*** Block opens ***

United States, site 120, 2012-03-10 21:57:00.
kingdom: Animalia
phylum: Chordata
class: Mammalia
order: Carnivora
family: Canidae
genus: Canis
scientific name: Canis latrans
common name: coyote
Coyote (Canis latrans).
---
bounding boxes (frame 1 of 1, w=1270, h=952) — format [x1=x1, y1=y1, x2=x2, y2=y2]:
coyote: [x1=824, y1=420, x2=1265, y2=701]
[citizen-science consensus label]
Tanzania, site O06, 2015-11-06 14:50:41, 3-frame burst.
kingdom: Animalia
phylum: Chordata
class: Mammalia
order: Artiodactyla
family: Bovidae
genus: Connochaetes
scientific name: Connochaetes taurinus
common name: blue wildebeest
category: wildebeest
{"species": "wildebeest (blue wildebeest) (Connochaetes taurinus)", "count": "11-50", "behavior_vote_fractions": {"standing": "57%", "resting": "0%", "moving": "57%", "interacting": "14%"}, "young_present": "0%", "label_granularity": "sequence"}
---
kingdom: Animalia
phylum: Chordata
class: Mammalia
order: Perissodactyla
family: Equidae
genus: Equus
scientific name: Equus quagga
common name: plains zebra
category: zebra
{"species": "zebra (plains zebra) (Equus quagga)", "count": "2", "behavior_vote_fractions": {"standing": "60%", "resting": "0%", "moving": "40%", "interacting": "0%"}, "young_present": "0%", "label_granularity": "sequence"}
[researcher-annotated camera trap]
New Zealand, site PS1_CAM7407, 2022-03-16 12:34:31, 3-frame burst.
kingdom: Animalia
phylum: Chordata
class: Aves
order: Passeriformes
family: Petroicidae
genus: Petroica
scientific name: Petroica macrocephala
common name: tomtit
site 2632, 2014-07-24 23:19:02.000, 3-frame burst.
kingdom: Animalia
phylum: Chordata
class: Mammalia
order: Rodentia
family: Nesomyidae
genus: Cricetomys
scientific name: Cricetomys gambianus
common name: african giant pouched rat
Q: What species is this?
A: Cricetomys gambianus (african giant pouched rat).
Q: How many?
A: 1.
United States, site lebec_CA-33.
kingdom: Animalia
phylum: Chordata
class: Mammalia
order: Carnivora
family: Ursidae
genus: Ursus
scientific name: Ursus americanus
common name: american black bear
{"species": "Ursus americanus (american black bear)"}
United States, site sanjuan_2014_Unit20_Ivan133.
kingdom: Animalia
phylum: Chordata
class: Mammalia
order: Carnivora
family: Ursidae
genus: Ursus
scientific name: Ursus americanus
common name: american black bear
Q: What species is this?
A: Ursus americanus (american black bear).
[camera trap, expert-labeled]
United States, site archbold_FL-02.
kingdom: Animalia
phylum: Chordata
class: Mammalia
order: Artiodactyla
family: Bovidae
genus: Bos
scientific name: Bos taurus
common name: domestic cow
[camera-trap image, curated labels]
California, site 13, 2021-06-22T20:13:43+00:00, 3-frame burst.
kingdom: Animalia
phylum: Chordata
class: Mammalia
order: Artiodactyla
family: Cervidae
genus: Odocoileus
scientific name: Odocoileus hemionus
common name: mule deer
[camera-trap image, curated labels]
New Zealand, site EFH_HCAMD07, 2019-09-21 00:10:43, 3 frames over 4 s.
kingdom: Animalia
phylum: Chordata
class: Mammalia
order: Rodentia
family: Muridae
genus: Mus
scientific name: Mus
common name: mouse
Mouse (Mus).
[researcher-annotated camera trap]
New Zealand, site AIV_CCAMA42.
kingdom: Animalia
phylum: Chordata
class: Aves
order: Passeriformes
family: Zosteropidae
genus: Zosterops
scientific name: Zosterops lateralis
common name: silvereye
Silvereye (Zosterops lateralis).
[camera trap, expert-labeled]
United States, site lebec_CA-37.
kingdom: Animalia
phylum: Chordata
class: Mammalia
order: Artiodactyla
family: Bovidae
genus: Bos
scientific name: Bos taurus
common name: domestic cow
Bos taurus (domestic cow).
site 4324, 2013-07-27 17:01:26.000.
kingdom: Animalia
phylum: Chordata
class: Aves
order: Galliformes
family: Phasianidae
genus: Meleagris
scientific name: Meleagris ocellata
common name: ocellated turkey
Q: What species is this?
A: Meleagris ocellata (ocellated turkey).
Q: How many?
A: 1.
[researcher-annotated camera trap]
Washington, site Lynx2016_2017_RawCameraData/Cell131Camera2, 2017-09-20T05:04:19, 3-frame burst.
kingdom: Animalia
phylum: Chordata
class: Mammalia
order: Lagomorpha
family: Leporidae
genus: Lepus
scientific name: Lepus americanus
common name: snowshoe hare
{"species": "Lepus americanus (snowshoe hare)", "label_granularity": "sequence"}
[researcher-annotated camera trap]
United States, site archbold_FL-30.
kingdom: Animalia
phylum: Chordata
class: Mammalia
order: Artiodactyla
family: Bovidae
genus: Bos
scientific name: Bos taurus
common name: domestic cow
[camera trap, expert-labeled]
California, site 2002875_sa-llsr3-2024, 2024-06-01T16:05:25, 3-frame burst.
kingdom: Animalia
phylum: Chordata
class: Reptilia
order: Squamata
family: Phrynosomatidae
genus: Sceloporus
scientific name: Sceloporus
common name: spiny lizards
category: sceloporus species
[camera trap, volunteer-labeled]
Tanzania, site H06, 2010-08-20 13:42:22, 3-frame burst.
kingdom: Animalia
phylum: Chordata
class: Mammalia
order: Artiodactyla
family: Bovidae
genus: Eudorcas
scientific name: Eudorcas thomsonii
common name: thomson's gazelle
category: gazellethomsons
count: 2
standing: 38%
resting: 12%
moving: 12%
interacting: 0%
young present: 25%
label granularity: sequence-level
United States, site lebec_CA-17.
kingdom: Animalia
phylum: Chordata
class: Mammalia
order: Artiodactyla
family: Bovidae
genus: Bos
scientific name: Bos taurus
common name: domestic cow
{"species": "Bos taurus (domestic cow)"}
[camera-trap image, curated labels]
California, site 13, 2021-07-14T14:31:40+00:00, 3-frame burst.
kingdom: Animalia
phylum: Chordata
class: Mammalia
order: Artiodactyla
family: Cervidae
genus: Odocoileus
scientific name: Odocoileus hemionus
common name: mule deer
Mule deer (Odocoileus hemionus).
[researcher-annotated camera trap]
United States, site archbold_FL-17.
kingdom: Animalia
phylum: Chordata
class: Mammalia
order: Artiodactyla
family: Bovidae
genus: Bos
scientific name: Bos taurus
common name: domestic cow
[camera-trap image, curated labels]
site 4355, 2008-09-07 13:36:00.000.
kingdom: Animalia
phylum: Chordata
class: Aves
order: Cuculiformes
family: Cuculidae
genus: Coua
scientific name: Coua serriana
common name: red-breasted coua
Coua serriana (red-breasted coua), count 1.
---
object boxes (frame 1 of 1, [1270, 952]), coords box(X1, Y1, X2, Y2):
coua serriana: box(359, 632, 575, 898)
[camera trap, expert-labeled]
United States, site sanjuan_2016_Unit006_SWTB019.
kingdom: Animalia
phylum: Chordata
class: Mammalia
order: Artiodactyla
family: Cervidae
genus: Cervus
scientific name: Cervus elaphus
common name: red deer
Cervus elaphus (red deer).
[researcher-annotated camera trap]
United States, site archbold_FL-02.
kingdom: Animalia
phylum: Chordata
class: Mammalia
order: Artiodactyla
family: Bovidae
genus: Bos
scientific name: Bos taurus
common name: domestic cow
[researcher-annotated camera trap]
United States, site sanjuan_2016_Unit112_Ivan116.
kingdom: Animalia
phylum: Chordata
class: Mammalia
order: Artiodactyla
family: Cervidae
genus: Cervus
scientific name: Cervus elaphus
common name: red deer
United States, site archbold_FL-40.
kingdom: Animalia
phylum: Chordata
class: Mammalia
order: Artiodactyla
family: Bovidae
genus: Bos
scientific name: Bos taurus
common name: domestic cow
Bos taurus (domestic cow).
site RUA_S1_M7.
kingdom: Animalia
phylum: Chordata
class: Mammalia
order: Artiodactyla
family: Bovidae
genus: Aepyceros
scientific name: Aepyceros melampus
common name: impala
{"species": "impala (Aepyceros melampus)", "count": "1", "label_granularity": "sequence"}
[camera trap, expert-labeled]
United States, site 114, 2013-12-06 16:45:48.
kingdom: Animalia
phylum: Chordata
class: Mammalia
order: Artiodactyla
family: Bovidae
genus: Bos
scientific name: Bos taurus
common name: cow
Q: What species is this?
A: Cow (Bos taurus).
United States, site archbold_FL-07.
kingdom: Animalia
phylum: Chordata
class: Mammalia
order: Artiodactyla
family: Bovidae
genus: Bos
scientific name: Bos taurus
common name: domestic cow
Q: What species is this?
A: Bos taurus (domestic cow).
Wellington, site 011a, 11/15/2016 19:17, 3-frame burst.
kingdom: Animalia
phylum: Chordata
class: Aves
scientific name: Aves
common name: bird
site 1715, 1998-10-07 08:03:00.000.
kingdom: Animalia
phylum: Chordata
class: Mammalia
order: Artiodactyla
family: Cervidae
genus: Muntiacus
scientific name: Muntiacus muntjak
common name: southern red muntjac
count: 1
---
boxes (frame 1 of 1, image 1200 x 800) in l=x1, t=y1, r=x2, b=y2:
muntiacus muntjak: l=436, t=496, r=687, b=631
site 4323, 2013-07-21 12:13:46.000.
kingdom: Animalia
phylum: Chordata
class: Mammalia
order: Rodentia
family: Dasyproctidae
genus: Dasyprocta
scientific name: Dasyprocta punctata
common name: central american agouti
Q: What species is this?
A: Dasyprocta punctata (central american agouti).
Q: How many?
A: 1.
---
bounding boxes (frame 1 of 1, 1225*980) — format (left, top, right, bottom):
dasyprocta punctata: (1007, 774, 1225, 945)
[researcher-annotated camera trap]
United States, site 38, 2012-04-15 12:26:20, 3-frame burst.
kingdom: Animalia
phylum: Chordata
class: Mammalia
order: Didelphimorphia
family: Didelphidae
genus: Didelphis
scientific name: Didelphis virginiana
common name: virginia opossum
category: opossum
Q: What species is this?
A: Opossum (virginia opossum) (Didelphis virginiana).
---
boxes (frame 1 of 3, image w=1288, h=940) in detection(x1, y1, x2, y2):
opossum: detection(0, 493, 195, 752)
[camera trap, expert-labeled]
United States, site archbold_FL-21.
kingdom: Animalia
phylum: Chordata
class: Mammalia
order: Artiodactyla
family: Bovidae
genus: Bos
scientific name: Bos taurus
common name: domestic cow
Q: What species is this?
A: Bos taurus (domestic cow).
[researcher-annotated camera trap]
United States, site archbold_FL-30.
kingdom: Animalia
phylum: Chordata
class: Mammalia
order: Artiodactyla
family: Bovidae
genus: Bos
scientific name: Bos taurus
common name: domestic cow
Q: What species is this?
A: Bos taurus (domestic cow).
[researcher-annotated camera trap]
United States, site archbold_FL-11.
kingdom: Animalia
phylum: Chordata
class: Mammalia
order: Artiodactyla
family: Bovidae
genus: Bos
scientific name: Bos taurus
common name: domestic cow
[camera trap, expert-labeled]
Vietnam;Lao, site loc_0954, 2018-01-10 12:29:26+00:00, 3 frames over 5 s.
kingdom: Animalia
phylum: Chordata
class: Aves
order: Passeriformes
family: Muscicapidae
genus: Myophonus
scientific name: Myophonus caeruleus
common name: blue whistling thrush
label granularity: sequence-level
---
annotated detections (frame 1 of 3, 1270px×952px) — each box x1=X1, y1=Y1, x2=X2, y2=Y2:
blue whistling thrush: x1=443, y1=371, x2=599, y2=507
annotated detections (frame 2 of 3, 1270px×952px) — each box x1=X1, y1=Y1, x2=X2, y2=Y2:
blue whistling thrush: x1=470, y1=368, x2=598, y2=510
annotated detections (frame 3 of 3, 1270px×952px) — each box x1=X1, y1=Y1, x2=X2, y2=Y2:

*** Block closes ***

Your task:
Which lines in the records above hold the string "moving"? Copy each of them.

Your solution:
{"species": "wildebeest (blue wildebeest) (Connochaetes taurinus)", "count": "11-50", "behavior_vote_fractions": {"standing": "57%", "resting": "0%", "moving": "57%", "interacting": "14%"}, "young_present": "0%", "label_granularity": "sequence"}
{"species": "zebra (plains zebra) (Equus quagga)", "count": "2", "behavior_vote_fractions": {"standing": "60%", "resting": "0%", "moving": "40%", "interacting": "0%"}, "young_present": "0%", "label_granularity": "sequence"}
moving: 12%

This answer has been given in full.